Amazon CloudSearch | Best Practices Flashcards
Why is my domain in the “Processing” state?
Best Practices
Amazon CloudSearch | Analytics
A domain can be in one of three different states: “processing,” “active,” or “reindexing.” Normally, your domain will be in the “active” state, which indicates that no changes are currently being made, that the domain can be queried and updated, and that all previous changes are currently visible in the search results.
When a domain needs to be re-indexed, Amazon CloudSearch needs to rebuild the index entirely. However, the domain does not enter the “processing” state until you initiate reindexing. During this stage, the domain can still be queried and updated, but the configuration changes won’t be visible in search results until indexing is completed, and the domain’s status changes back to “active.”
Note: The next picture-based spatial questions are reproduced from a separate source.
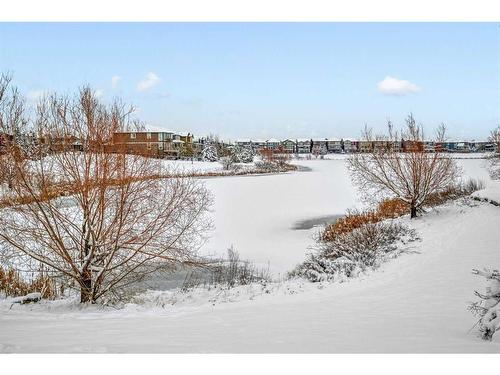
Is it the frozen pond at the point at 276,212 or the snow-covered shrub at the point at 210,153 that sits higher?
the snow-covered shrub at the point at 210,153

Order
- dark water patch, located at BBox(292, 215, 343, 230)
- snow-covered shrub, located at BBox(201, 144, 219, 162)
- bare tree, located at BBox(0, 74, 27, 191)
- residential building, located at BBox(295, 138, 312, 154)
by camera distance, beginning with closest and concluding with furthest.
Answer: bare tree, located at BBox(0, 74, 27, 191) < residential building, located at BBox(295, 138, 312, 154) < dark water patch, located at BBox(292, 215, 343, 230) < snow-covered shrub, located at BBox(201, 144, 219, 162)

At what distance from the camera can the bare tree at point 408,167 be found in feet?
39.5

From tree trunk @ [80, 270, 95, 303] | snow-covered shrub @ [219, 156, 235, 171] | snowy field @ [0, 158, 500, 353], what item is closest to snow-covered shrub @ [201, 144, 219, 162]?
snow-covered shrub @ [219, 156, 235, 171]

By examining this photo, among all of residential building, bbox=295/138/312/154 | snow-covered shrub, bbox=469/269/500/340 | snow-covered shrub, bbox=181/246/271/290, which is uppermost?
residential building, bbox=295/138/312/154

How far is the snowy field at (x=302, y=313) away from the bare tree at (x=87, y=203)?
70 centimetres

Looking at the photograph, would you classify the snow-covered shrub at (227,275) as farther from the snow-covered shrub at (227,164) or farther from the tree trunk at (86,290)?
the snow-covered shrub at (227,164)

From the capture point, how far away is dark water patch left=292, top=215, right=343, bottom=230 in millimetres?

You can also continue to upload document batches to your domain. However, if you submit a large volume of updates while your domain is in the “processing” state, it can increase the amount of time it takes for the updates to be applied to your search index. If this becomes an issue, slow down your update rate until the domain returns to the “active” state.
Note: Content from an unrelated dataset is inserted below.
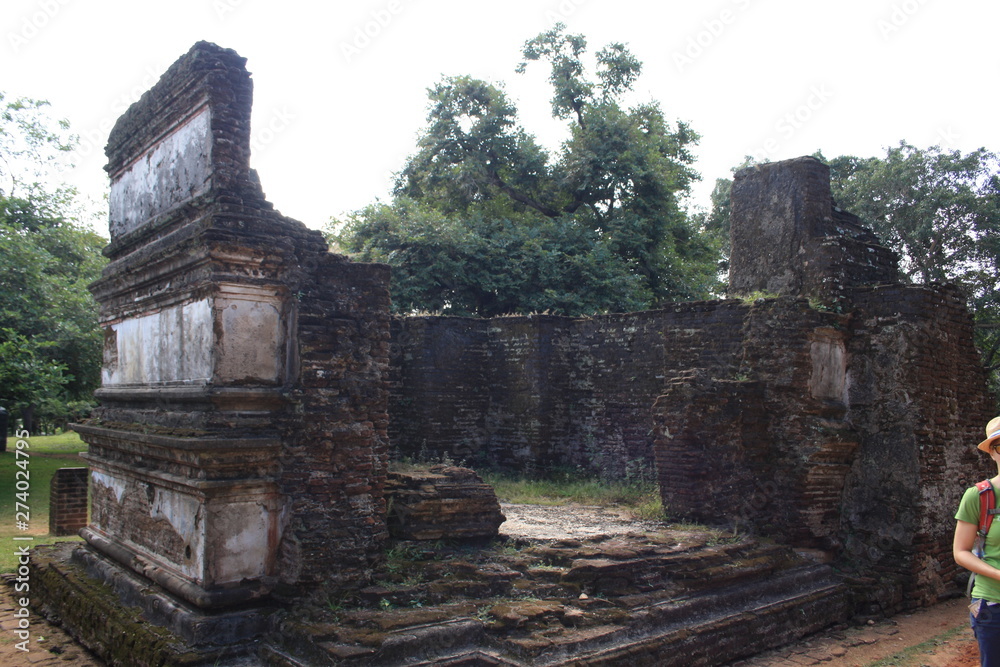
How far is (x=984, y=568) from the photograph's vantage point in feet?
11.3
What are the best practices for bootstrapping data into CloudSearch?
Best Practices
Amazon CloudSearch | Analytics
After you’ve launched your domain, the next step is loading your data into Amazon CloudSearch. You’ll likely need to upload a single large dataset, and then make smaller updates or additions as new data comes in. The following guidelines will help make bootstrapping your initial data into CloudSearch quick and easy.
- Use the curl-v command line tool when preparing your script
During the upload of a dataset, the script you’ve written reads your data and uses it to create JSON or XML documents. We recommend preparing this script in advance, and using curl or another simple command line tool to see if you’re able to upload the documents that the script creates. The “-v” option in curl often provides more detailed information about syntax problems than the AWS SDK or Boto, which both suppress errors for production purposes. Curl displays more detailed error messages, which helps identify the sources of any issues.
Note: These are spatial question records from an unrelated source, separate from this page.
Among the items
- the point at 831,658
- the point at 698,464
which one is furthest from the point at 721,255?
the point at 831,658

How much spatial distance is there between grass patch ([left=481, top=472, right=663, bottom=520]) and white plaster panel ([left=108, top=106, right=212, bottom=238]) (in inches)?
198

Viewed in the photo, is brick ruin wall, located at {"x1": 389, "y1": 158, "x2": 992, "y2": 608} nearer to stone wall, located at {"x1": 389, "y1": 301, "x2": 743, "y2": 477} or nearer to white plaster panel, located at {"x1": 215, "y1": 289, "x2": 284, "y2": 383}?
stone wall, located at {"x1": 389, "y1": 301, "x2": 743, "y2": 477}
- Use the UTF-8 character code
Make sure that all data is formatted in the UTF-8 character code format, and that any bad Unicode characters have been removed before uploading to CloudSearch. Illegal characters will cause the document upload to fail.
- Batch your documents
Batching your documents is perhaps the most important step in data bootstrapping. Submitting documents to CloudSearch individually is not only inefficient, but also leads to preventable errors.
A document batch is simply a collection of add and delete operations that represent the documents you want to add, update, or delete from your domain. Batches are described in either JSON or XML, and when you upload them to a domain, the data is indexed automatically, according to the domain’s indexing options. Since you’re billed for the total number of document batches uploaded to your search domain, it’s more cost-effective to upload your data in batches of 5 MB, the maximum allowed per upload. You can also upload batches in parallel to reduce the amount of time it takes to upload your data.
- Pre-scale
It’s also important to pre-scale your data before uploading it to CloudSearch. Pre-scaling involves selecting the appropriate instance type for the amount of data you wish to upload.
Choosing an instance with enough capacity to handle the size of your upload can help prevent errors and a high replication count. Although replication can help decrease search response time, it doesn’t increase the size of the data pipe or address core problems in data uploads.
CloudSearch will automatically scale up to larger instances as you send more data. Still, pre-selecting the appropriate instance type saves time later in the bootstrapping process, as scaling from one instance to another tends to be a slower process. Below is a sample script to pre-scale the domain for boostrapping and to restore the instance type after data is loaded.
Pre-scale before bootstrapping:
aws cloudsearch update-scaling-parameters –domain-name foo –scaling-parameters DesiredInstanceType=search.m3.2xlarge
aws cloudsearch index-documents –domain-name foo
Restore after data loading:
aws cloudsearch update-scaling-parameters –domain-name foo –scaling-parameters DesiredInstanceType=search.m1.small
aws cloudsearch index-documents –domain-name foo
What are some ways to avoid 504 errors?
Best Practices
Amazon CloudSearch | Analytics
If you’re seeing 504 errors or high replication counts, try moving to larger instance type. For example, if you’re having problems with m3.large, move up to m3.xlarge. If you continue to get 504 errors even after pre-scaling, start batching the data and increase the delay between retries.